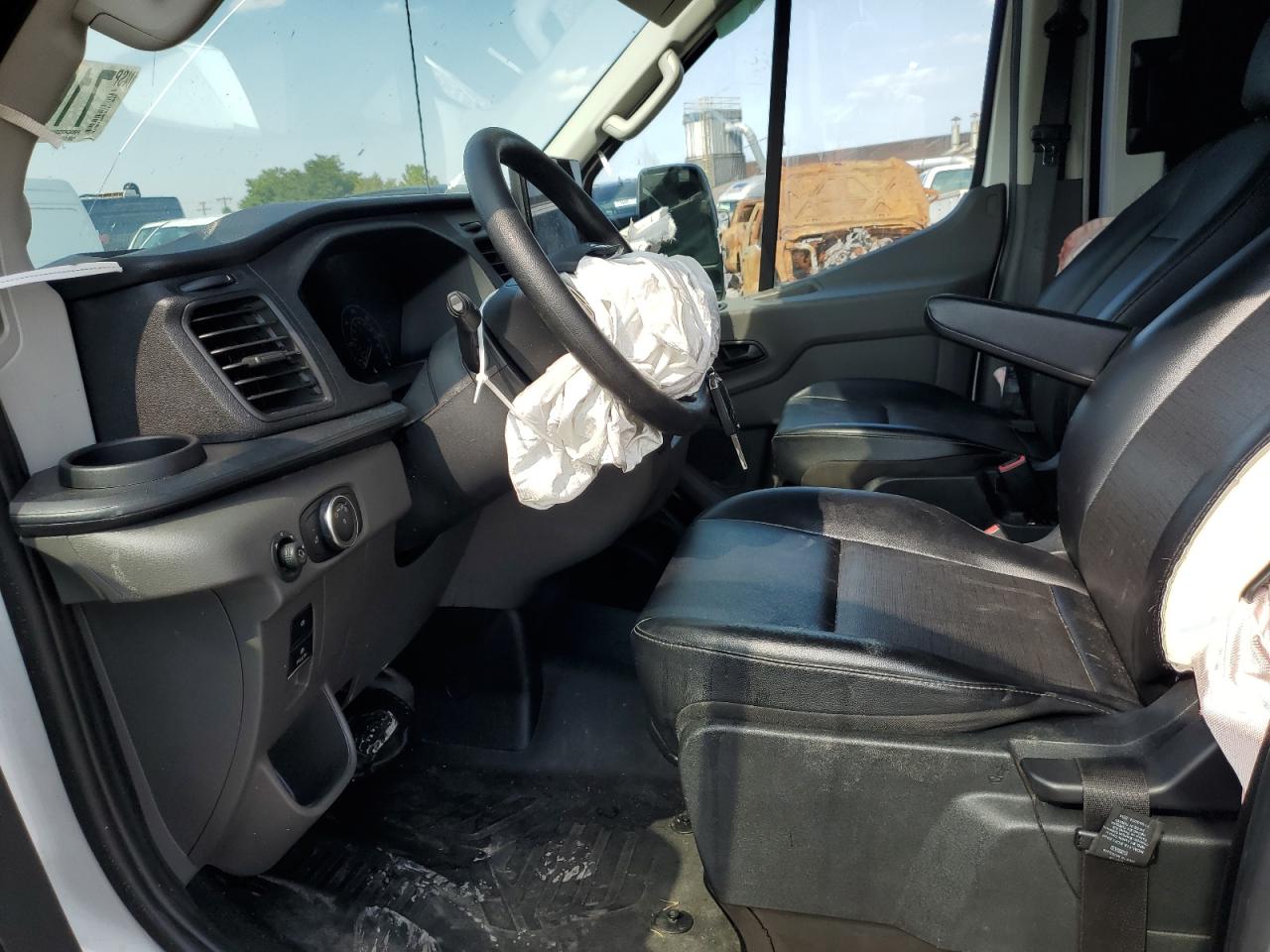 2024 Ford Transit T-350 VIN: 1FTBW3X86RKB26515 Lot: 71619355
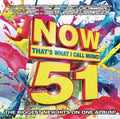 the album cover for Now That's What I Call Music! - Now 51: That's What I Call Music / Various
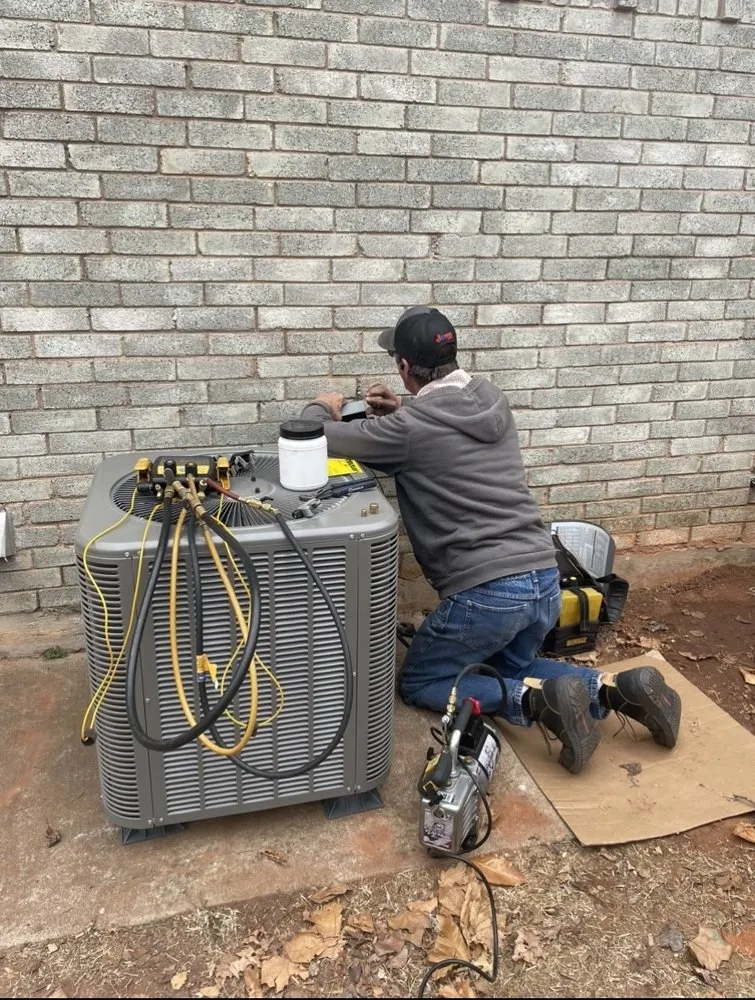 Slide of Lieber Mechanical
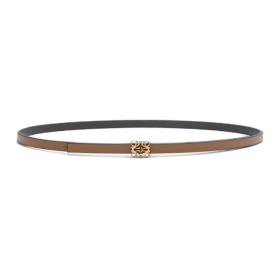Loewe Bombé buckle belt wide 1cm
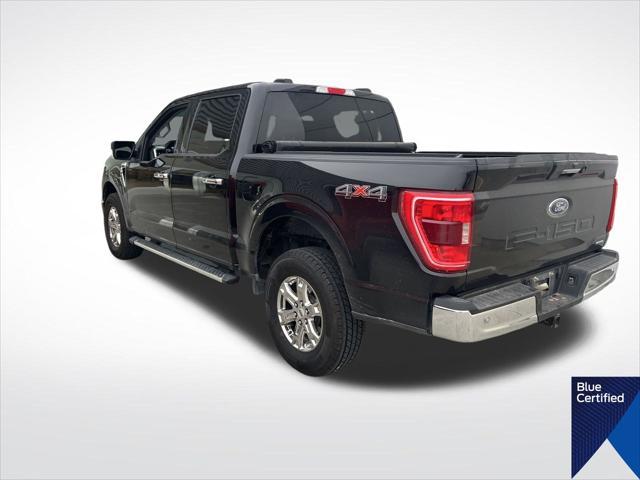 used 2022 Ford F-150 car, priced at $41,896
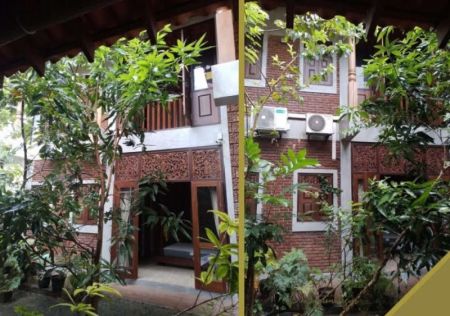 Exterior - Athurugiriya : 5 AC BR (11.5P) 3-Storey Modern Architect House for Sale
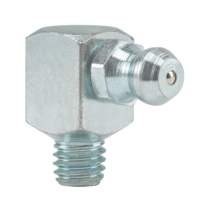 90 Degree Grease Nipples 6 x 1 mm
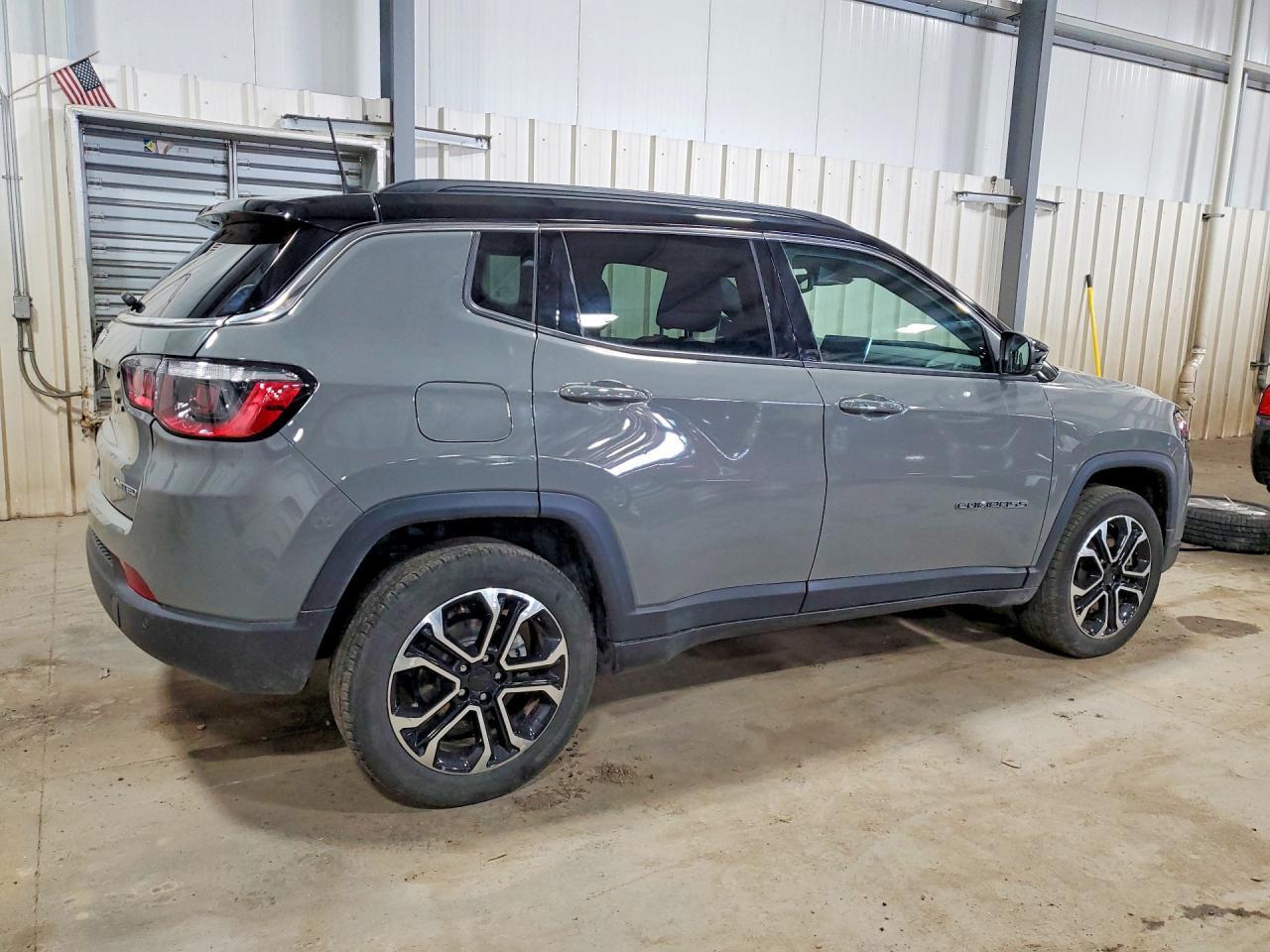 2024 Jeep Compass Limited - Image 3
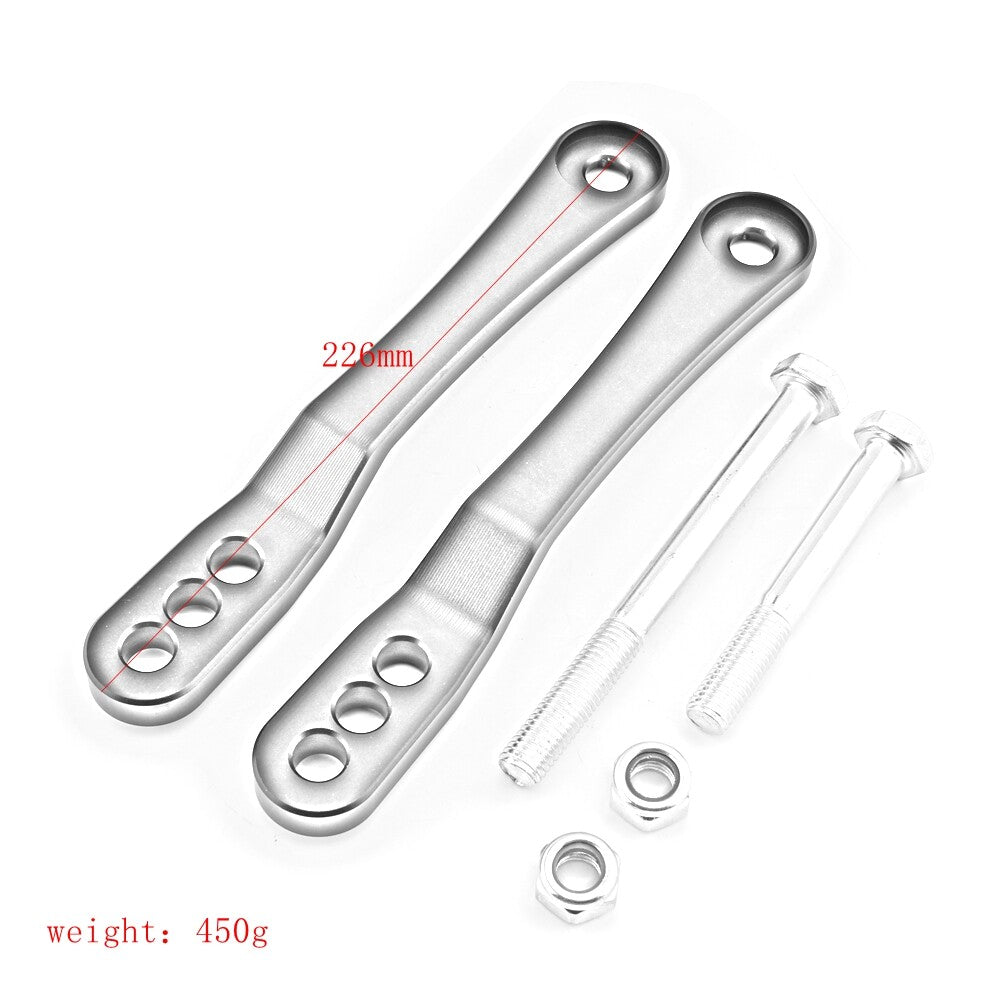 Moving Bracket for KAWASAKI ZX-14R ZZR1400 2006-23 Motorcycle Body Lowering Kit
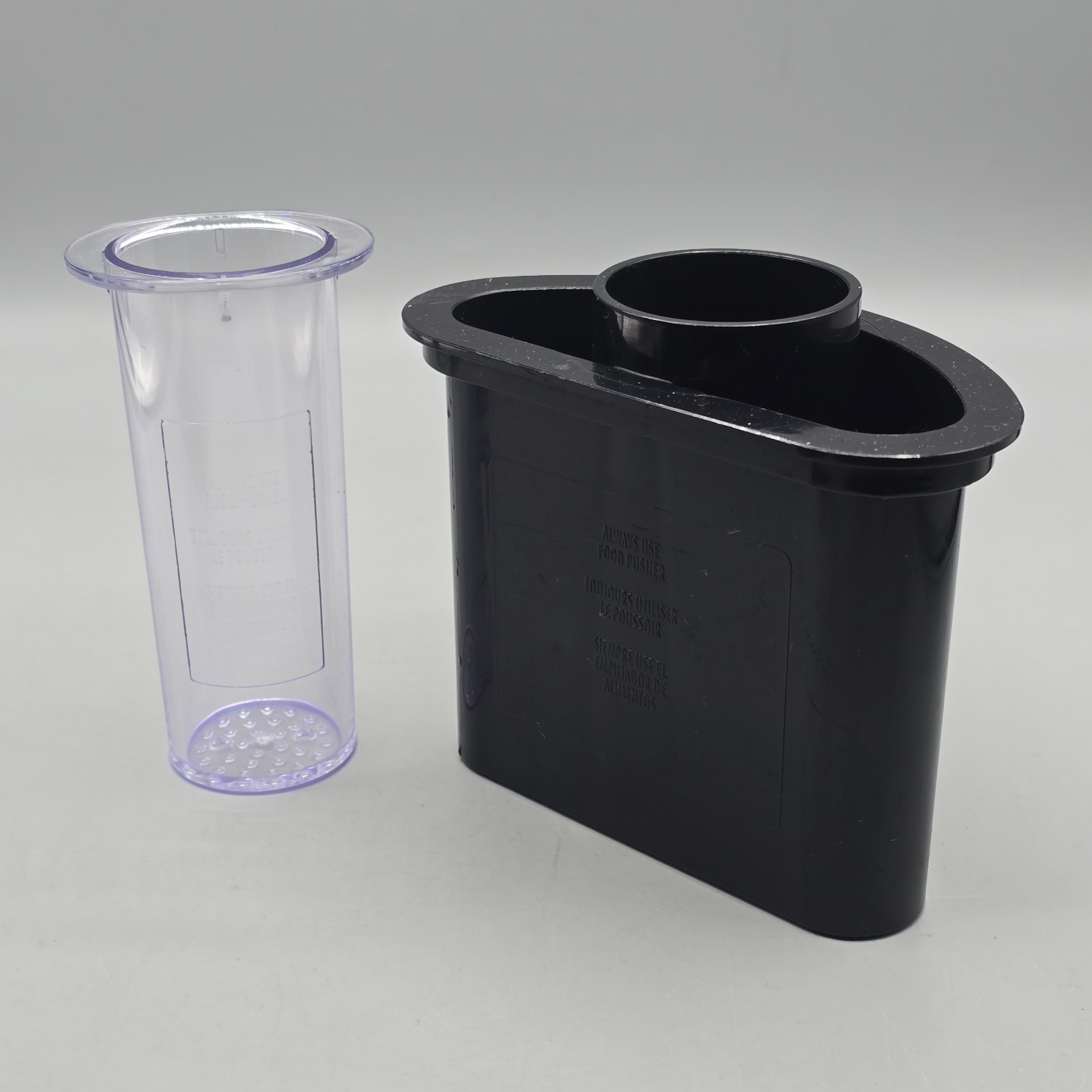 Hamilton Beach Stack & Snap Processor 70725 70720 70727 70822 Replacement Pusher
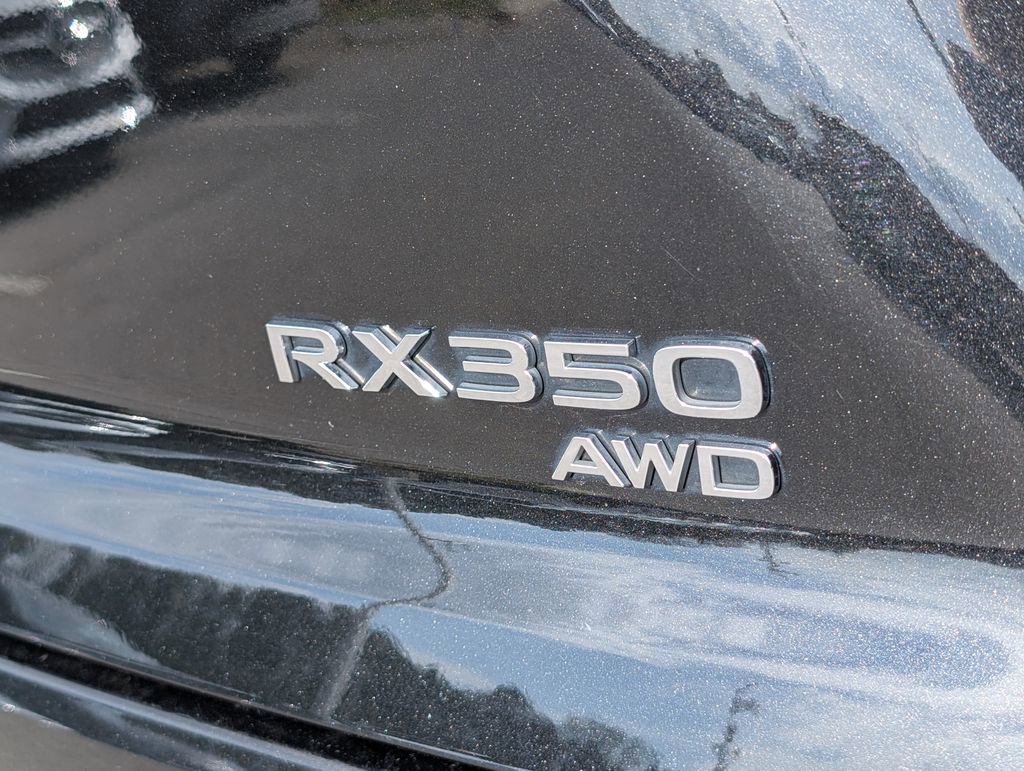 Used 2024 Lexus RX 350 AWD w/ Convenience Package image 28
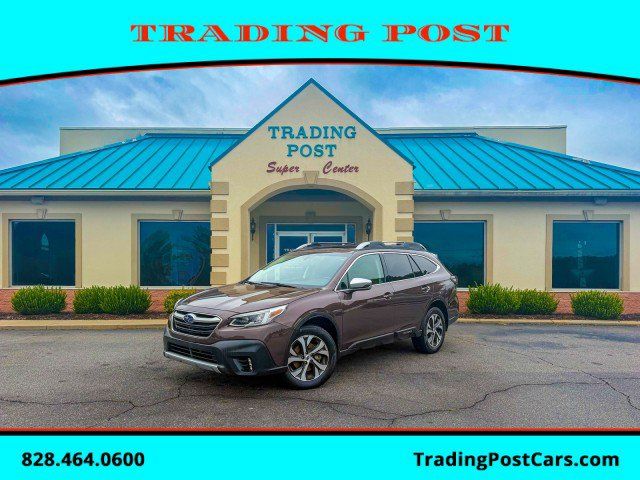 Used 2020 Subaru Outback Touring XT AWD/4WD image 1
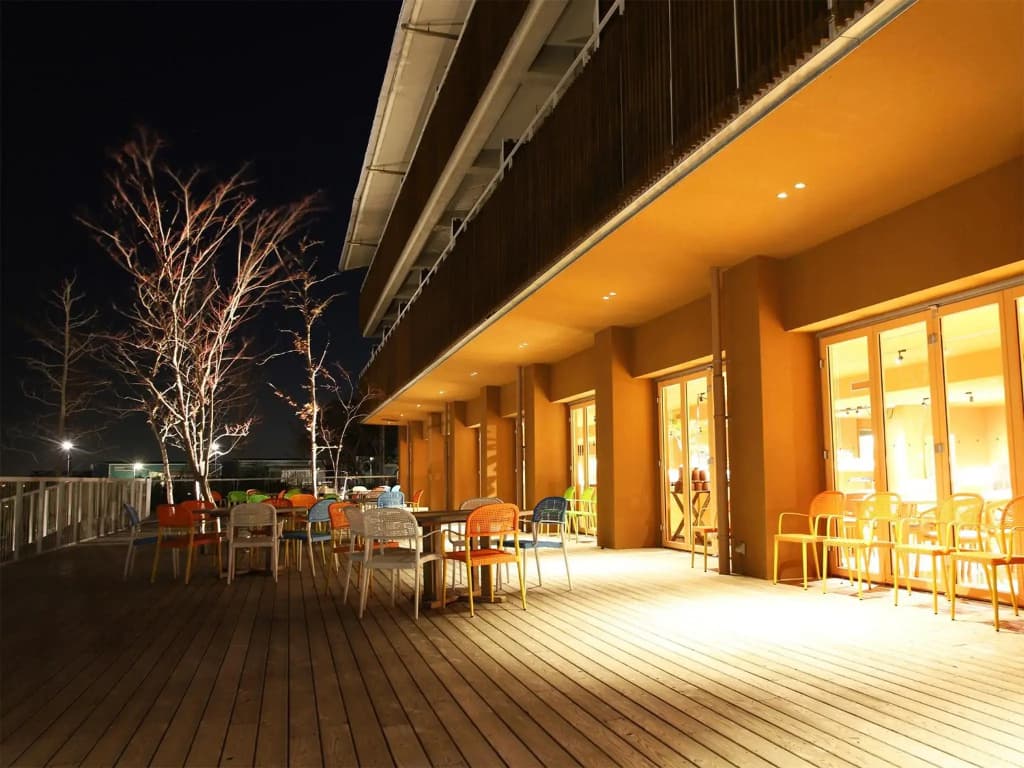 Hotel Lodge Maishima - photo 38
::::
Write the full listing out again with every line unchanged, but include no pictures.

▶ **Task result**
 2024 Ford Transit T-350 VIN: 1FTBW3X86RKB26515 Lot: 71619355
 the album cover for Now That's What I Call Music! - Now 51: That's What I Call Music / Various
 Slide of Lieber Mechanical
Loewe Bombé buckle belt wide 1cm
 used 2022 Ford F-150 car, priced at $41,896
 Exterior - Athurugiriya : 5 AC BR (11.5P) 3-Storey Modern Architect House for Sale
 90 Degree Grease Nipples 6 x 1 mm
 2024 Jeep Compass Limited - Image 3
 Moving Bracket for KAWASAKI ZX-14R ZZR1400 2006-23 Motorcycle Body Lowering Kit
 Hamilton Beach Stack & Snap Processor 70725 70720 70727 70822 Replacement Pusher
 Used 2024 Lexus RX 350 AWD w/ Convenience Package image 28
 Used 2020 Subaru Outback Touring XT AWD/4WD image 1
 Hotel Lodge Maishima - photo 38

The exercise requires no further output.